■ **TO DO**: Look below for the line with "Test Bank for", then repeat it and all lines after it, exactly, minus any pictures.

■ **MATERIAL PROVIDED**:
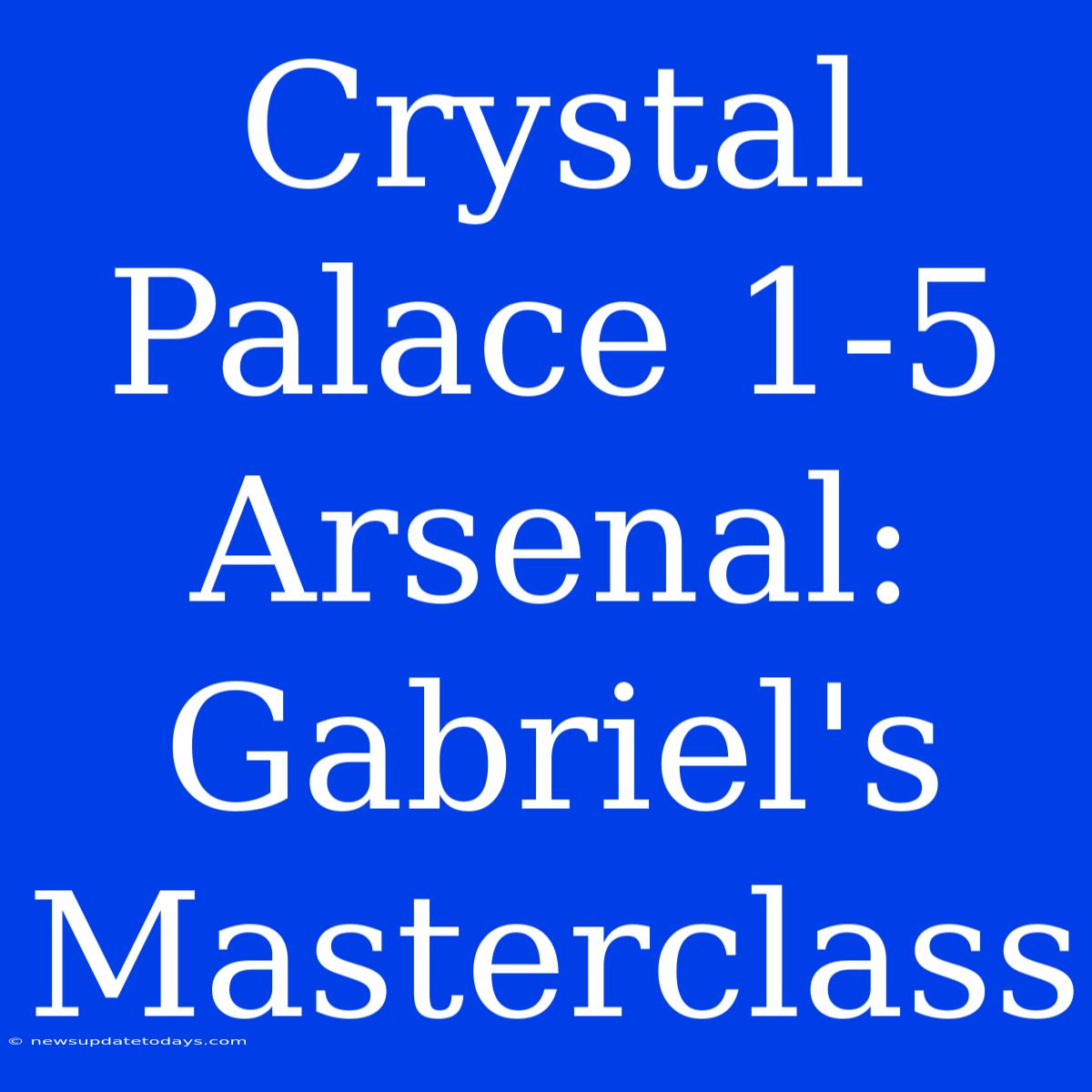 Crystal Palace 1-5 Arsenal: Gabriel's Masterclass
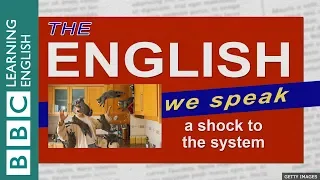 A shock to the system: What does it mean? - The English We Speak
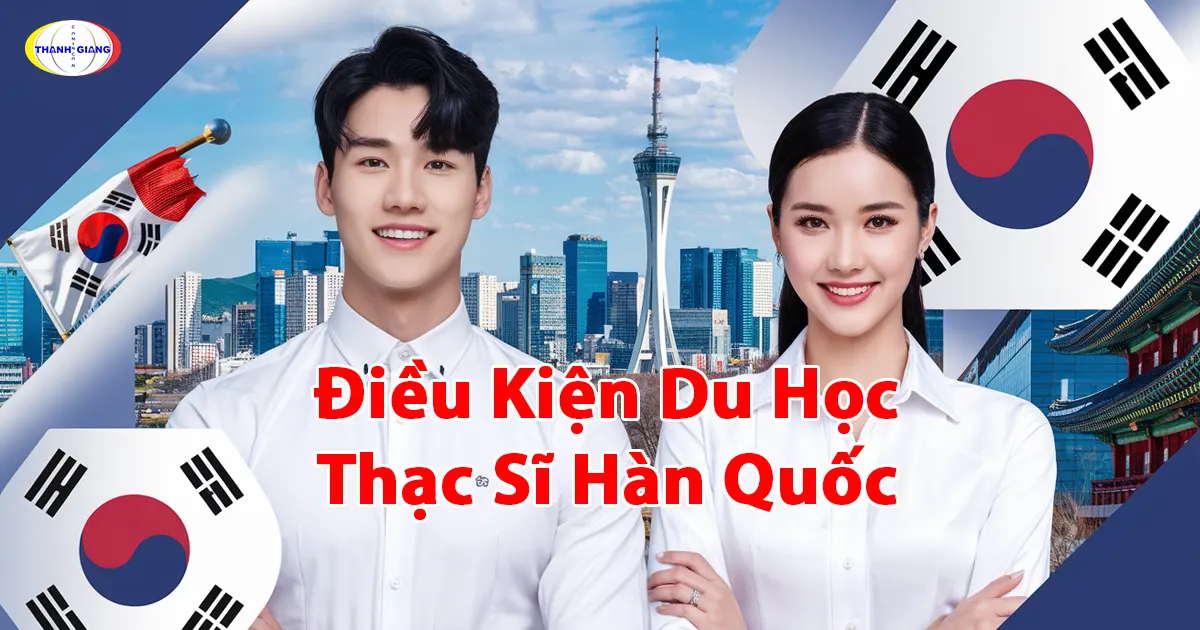 Điều Kiện Du Học Thạc Sĩ Hàn Quốc: Lộ Trình Cùng Thanh Giang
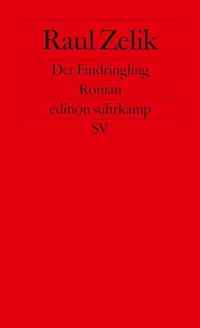 Buchcover: Raul Zelik. Der Eindringling - Roman. Suhrkamp Verlag, Berlin, 2012.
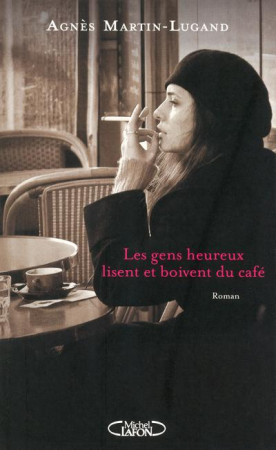 GENS HEUREUX LISENT ET BOIVENT DU CAFE - MARTIN-LUGAND AGNES - M. Lafon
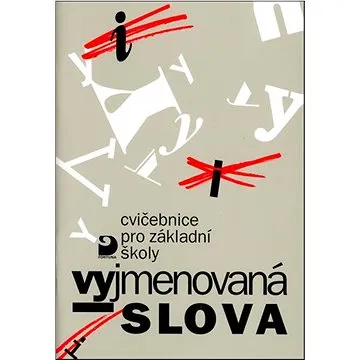 Vyjmenovaná slova: cvičebnice pro základní školy (80-7168-954-8)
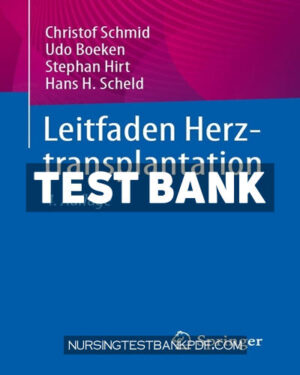 Test Bank for Leitfaden Herztransplantation 4th Edition by Schmid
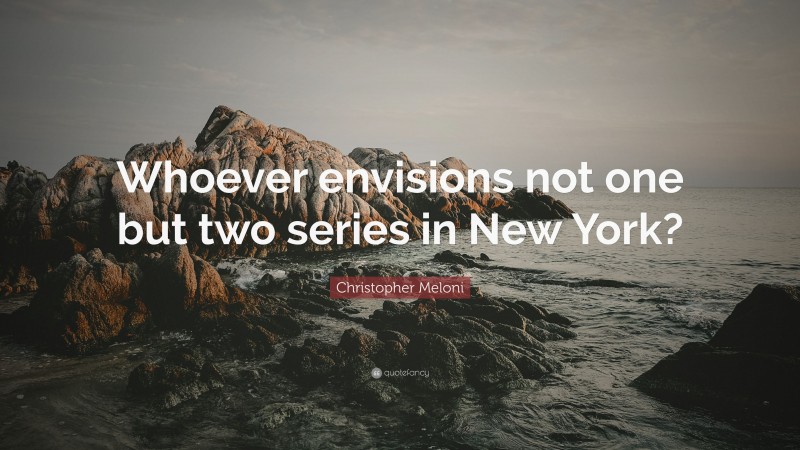 Christopher Meloni Quote: “Whoever envisions not one but two series in New York?”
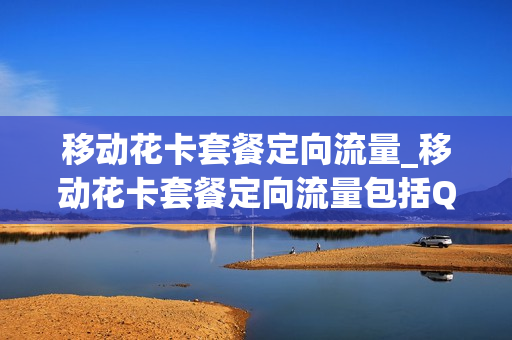 移动花卡套餐定向流量_移动花卡套餐定向流量包括QQ吗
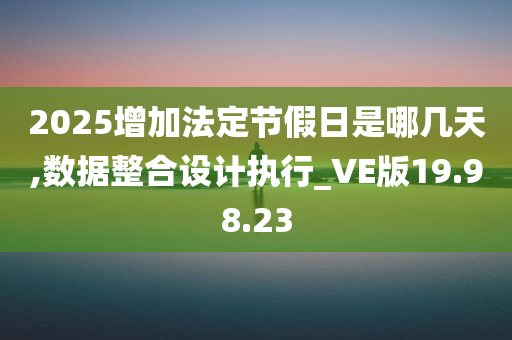 2025增加法定节假日是哪几天,数据整合设计执行_VE版19.98.23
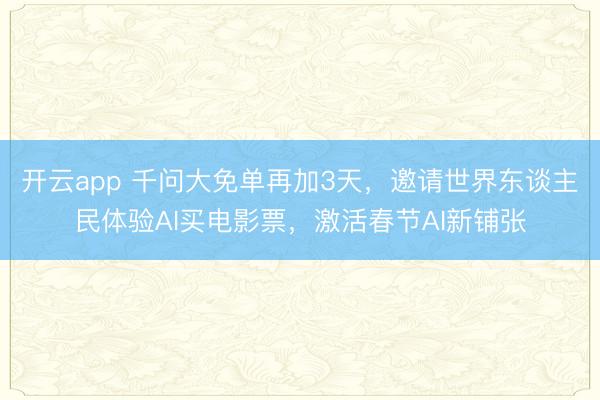 开云app 千问大免单再加3天，邀请世界东谈主民体验AI买电影票，激活春节AI新铺张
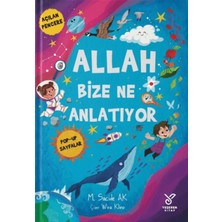 Yeşeren Kitap Allah Bize Ne Anlatıyor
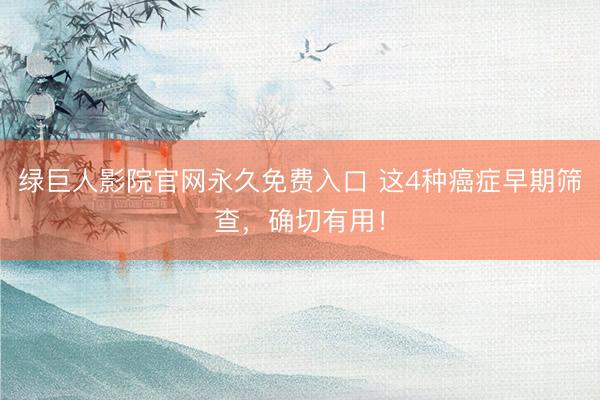 绿巨人影院官网永久免费入口 这4种癌症早期筛查,确切有用!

■ **EXPECTED ANSWER**:
 Test Bank for Leitfaden Herztransplantation 4th Edition by Schmid
 Christopher Meloni Quote: “Whoever envisions not one but two series in New York?”
 移动花卡套餐定向流量_移动花卡套餐定向流量包括QQ吗
 2025增加法定节假日是哪几天,数据整合设计执行_VE版19.98.23
 开云app 千问大免单再加3天，邀请世界东谈主民体验AI买电影票，激活春节AI新铺张
 Yeşeren Kitap Allah Bize Ne Anlatıyor
 绿巨人影院官网永久免费入口 这4种癌症早期筛查,确切有用!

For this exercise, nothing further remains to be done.